Search code examples
calgorithmcompiler-constructioncode-generationcompiler-theory

Code generation for expressions with fixed/preassigned register


I'm using this (see below) algorithm(take idea from this answer) to code generation from a tree. I'm targeting x86 arch, now I need to deal with mul/div instructions which uses registers eax/ebx as argument.

My question is:

How do I modify this to load operands of a certain instruction to load at fixed register? say, for mul instruction load left and right subtree on eax and ebx registers. My current implementation is: pass current node begin evaluated as argument and if it's MUL or DIV set reg to R0 or R1 according to tree's side, if it's LEFT or RIGHT respectively. If reg is in_use, push reg on stack and mark it as begin free(not implmented yet). The current implementation doesn't work because it does assert in assert(r1 != r2) in emit_load() function (meaning both registers passed as argument are equals like r1 = REG_R0 and r2 = REG_R0)

      void gen(AST *ast, RegSet in_use, AST *root) {
            if(ast->left != 0 && ast->right != 0) {
                Reg spill = NoRegister; /* no spill yet */
                AST *do1st, *do2nd;     /* what order to generate children */
                if (ast->left->n >= ast->right->n) {
                    do1st = ast->left;
                    do2nd = ast->right;
                } else {
                    do1st = ast->right;
                    do2nd = ast->left; }
                gen(do1st, in_use);
                in_use |= 1 << do1st->reg;
                if (all_used(in_use)) {
                    spill = pick_register_other_than(do1st->reg);
                    in_use &= ~(1 << spill);
                    emit_operation(PUSH, spill); 
                }
                gen(do2nd, in_use);
                ast->reg = ast->left->reg
                emit_operation(ast->type, ast->left->reg, ast->right->reg);
                if (spill != NoRegister)

### STATED PROBLEM
Rewrite the part of the post on code generation with fixed registers that opens with the words "Code generation for" and closes with "eax/ebx as argument.", changing "x86" to "x86-64" throughout.

### SUPPLIED DATA
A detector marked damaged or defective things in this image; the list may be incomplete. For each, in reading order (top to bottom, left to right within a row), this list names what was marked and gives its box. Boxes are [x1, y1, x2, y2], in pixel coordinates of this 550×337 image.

### EXERCISE ANSWER
Code generation for expressions with fixed/preassigned register


I'm using this (see below) algorithm(take idea from this answer) to code generation from a tree. I'm targeting x86-64 arch, now I need to deal with mul/div instructions which uses registers eax/ebx as argument.